O Projeto de Lei 4758/20 introduz na legislação brasileira o contrato de fidúcia, um regime de administração de bens de terceiros. A proposta, que tramita na Câmara dos Deputados, é inspirada na figura do trust, comum no direito inglês e americano.

O instrumento consiste na entrega de um bem ou um valor (a propriedade fiduciária) a uma pessoa ou empresa (o fiduciário) para que seja administrado – em troca de remuneração – em favor do depositante (o fiduciante) ou de outra pessoa por ele indicada (o beneficiário).

O regime poderá ser utilizado, por exemplo, na administração de heranças, de patrimônio de dependentes ou de investimentos financeiros.

O ponto central do projeto é determinar a separação entre os patrimônios do fiduciante e do fiduciário, que não pode utilizá-lo em proveito próprio. Essa blindagem, que em direito chama-se patrimônio de afetação, evita que problemas judiciais enfrentados pelo fiduciário (como penhora) atinjam os bens do fiduciante.

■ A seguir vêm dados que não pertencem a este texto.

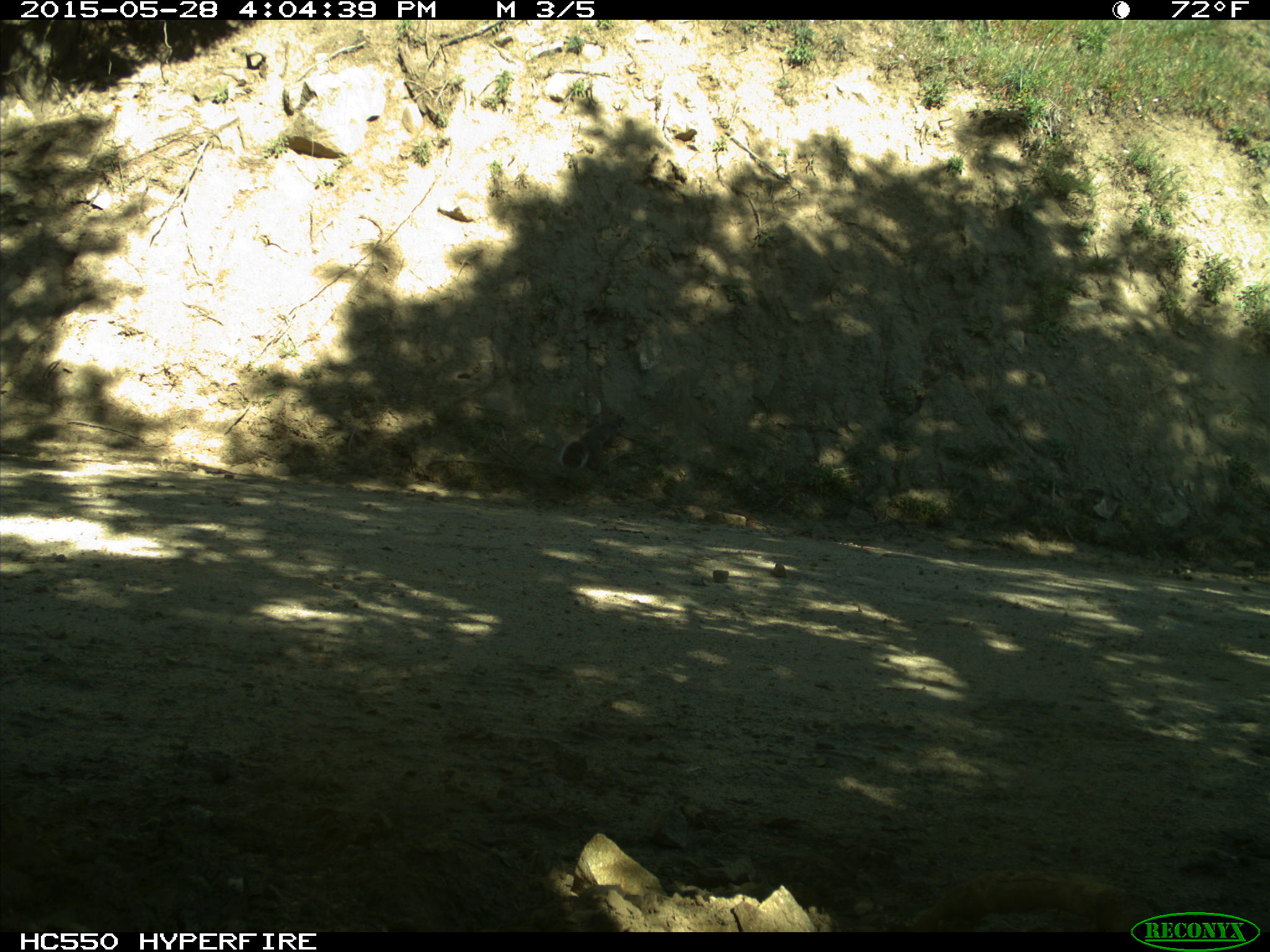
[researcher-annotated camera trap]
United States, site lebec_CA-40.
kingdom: Animalia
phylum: Chordata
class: Mammalia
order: Rodentia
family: Sciuridae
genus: Sciurus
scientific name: Sciurus carolinensis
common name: eastern gray squirrel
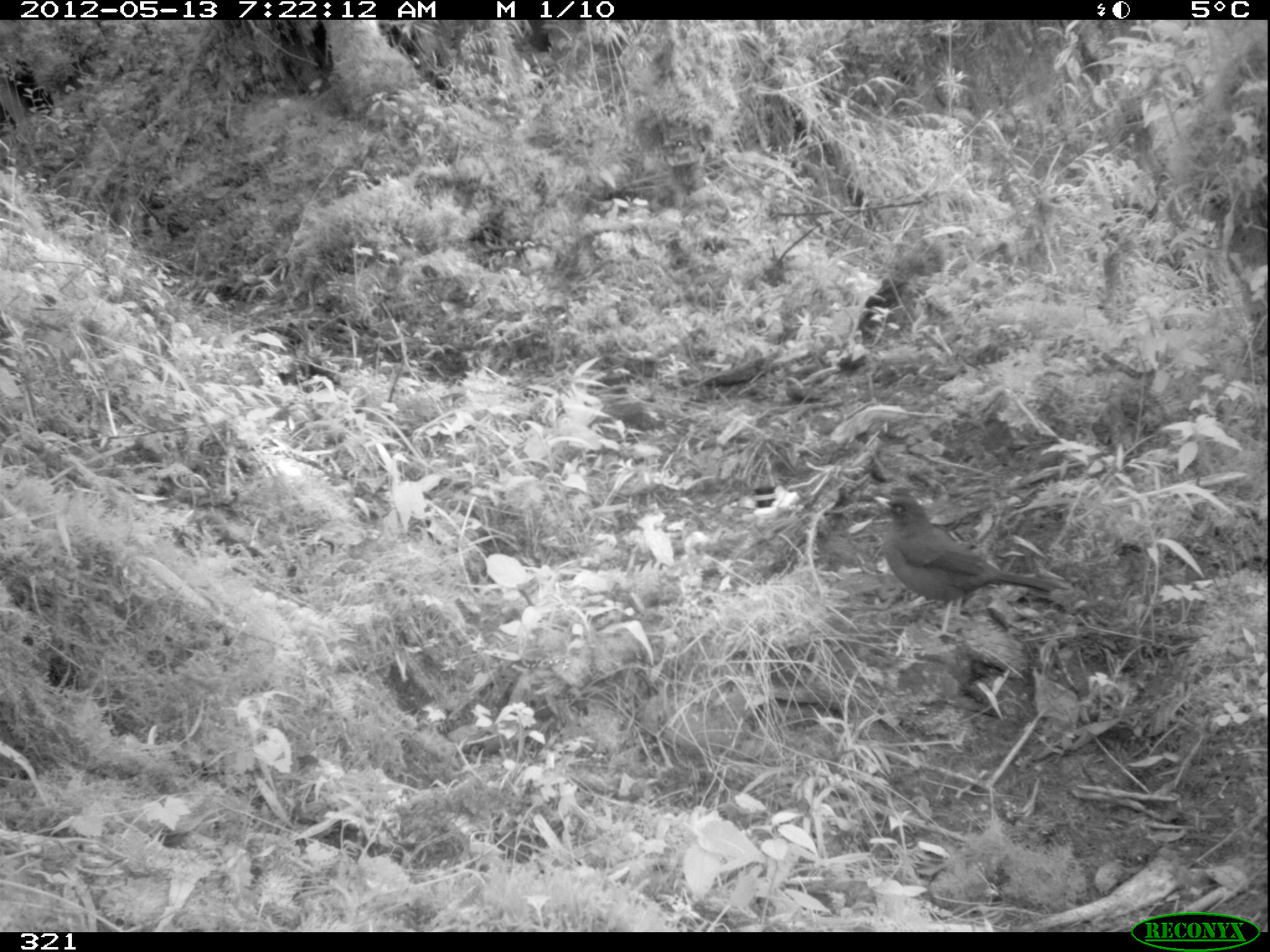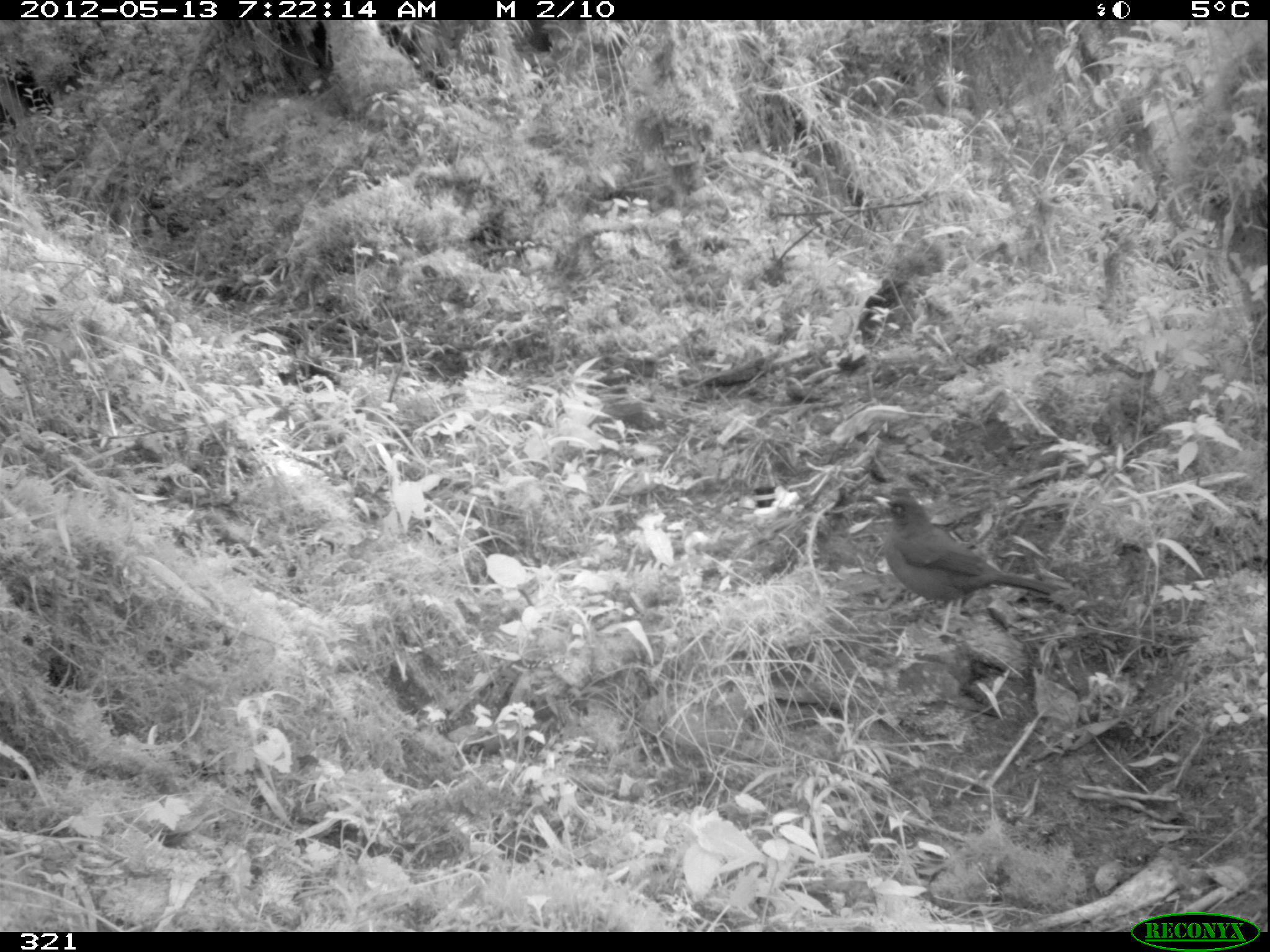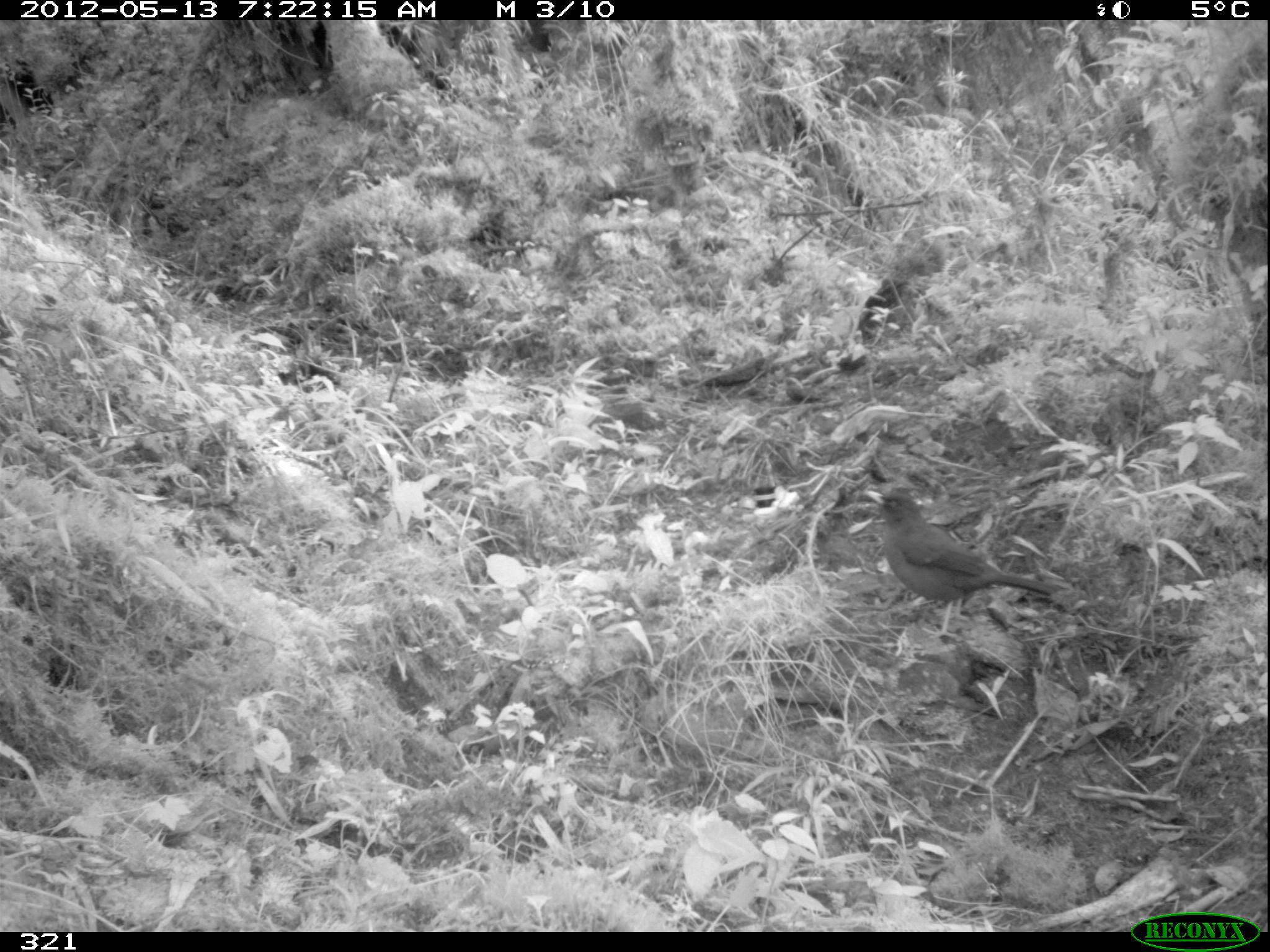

A propriedade fiduciária também não poderá ser usada em processos de recuperação judicial ou falência, permanecendo ligada aos seus objetivos iniciais. Somente se esse objetivo for cumprido é que que os bens poderão ser empregados em favor da massa falida ou de empresa em recuperação.

Sistematização
A proposta é de autoria do deputado Enrico Misasi (PV-SP). Ele afirma que o patrimônio de afetação já é previsto na legislação brasileira, mas hoje está restrito a negócios específicos, como incorporação imobiliária e operações de crédito do agronegócio.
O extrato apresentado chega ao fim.